There were times also, when he showed that in other lines of work, he might have stood high. His ability as an advocate was brilliant. There was little occasion to employ it in directions to call for public applause in the dry, stern work set before him in the management of a decrepit railroad company. At times he manifested no aptitude for politics which offered many allurements to him, and in which, no doubt, he might have engaged with conspicuous success. His business ventures, organized in connection with the railroad company, were sagacious. In his personality, he enjoyed alike the respect of the magnates, of whom he had to seek favors and the entire confidence of the thousands whose savings supplied, in good part, the original stock lists of the enterprises which he managed.

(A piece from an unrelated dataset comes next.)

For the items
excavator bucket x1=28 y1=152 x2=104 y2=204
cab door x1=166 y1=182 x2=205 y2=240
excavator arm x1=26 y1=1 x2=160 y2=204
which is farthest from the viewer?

It was as a railroad man, that his life became of chief interest to the public. Whether or not, in view of the temptations laid before him for the easy and rapid acquirement of fame and wealth, an occupation was agreeable to him which kept him at the grindstone in perpetual drudgery, Mr. Gowen never made complaint. Such of cheer and promise as was tarnished for years to the patient stockholders of his enterprises came from him; and even to the speculative element, whose interest in what he did, reached scarcely beyond the Stock Exchange, he stood as the embodiment of these enterprises. His ingenuity, his tireless and enthusiastic devotion to his work; his vast fund of hope, and his evident honesty of purpose, did more than anything else, to keep the Reading properties afloat, when they most needed a buoyant influence.